Did CNBC Ban "Fake Steve" Over Goldman Rant?

In response to the announcement of a medical leave by Steve Jobs, a group of analysts was assembled to discuss the issue on CNBC. Key among them was Jim Goldman, CNBC's Silicon Valley Bureau chief, and Dan Lyons, who formerly played the "role" of "Fake Steve (Jobs)," on a satiric blog. The exchange between the two was contentious, and included Lyons asking Goldman to apologize to Gizmodo, whom he mocked when they said Jobs' health was "rapidly declining."

You can watch the video below; the exchange starts about 3:30 into the video.

What Lyons said was:
There are two kinds of reporters who cover Apple: the kind who realize they're getting snowed and and they're getting bullied and they're getting blocked out, and realize that a lot of what they're being told is not true, and the other kind who suck up in order to get access, and end up getting played and punk'd, like your Valley Bureau chief has been played and punk'd by Apple. And you can try now to backpedal and say what he reported was true, but look, you should apologize to Gizmodo for having criticized them, and you should apologize to your viewers for having gotten it so wrong. And let me say one something else, you said a week ago you started hearing that Steve was in denial. Why didn't you report that? You came out a couple of weeks ago and said, 'this is the day the shorts have dreaded; everything is fine,' and the stock went up. You got played, you got lied to.
One thing that Valleywag brought up is that Goldman's new revelations about Jobs come as a result of talking (finally) to non-Apple contacts. Goldman said that he didn't release the information himself because he "wanted to give it just a little more time." Naturally hindsight is 20/20.

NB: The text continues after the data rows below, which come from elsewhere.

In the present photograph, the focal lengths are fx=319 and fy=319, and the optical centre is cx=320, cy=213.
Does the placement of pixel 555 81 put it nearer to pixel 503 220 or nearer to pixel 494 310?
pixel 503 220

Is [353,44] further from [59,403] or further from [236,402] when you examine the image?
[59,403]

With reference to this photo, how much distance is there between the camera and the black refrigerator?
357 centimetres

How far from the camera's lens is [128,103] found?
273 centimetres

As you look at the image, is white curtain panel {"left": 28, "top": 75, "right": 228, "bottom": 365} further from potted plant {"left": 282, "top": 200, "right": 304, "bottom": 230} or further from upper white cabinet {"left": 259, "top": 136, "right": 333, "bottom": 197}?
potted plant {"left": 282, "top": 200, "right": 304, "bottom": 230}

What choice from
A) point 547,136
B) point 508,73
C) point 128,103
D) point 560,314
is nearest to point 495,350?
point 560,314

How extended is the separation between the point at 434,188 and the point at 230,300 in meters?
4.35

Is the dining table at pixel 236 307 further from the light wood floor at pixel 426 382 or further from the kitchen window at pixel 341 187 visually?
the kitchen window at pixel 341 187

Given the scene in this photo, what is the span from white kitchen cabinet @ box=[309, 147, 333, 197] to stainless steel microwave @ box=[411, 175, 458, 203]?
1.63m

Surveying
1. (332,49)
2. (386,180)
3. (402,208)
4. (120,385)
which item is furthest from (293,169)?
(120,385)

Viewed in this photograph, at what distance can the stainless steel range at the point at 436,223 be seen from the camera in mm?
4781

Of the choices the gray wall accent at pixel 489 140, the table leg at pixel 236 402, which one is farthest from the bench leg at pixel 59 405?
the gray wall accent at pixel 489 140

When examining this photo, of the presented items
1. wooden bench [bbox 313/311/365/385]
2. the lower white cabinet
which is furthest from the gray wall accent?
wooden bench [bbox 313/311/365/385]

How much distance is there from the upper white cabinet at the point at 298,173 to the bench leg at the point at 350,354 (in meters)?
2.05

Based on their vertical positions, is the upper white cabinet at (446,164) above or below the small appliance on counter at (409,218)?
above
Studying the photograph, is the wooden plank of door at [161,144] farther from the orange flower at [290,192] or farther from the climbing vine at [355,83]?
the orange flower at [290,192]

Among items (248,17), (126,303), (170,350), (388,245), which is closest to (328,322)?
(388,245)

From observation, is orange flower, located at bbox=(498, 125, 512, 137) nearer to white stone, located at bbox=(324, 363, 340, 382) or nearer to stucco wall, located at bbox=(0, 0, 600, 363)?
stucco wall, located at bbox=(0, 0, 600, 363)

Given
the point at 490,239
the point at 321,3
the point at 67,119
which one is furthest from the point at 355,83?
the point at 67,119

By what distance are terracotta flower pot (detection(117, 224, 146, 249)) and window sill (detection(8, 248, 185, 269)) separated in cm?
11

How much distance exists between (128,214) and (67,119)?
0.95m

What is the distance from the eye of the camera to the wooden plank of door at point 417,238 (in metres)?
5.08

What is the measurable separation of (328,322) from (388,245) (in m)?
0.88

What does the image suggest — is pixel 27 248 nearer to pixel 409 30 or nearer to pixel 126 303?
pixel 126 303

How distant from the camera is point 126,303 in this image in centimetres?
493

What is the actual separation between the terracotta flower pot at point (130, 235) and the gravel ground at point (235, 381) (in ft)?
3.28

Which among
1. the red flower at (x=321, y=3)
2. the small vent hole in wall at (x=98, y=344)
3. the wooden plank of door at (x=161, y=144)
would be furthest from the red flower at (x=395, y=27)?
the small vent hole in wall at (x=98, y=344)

BTW, Silicon Valley Insider first reported that "Fake Steve" had been banned for life from CNBC; later they said CNBC told them that was not true.

Lyons, while an editor at Fortune wrote the anonymous "Secret Diary of Steve Jobs" blog. He was eventually outed by the New York Times, but he continued to write it, even making a book out of the posts (Options: The Secret Life of Steve Jobs). He later left Fortune for Newsweek. At that time, he stopped writing as "Fake Steve."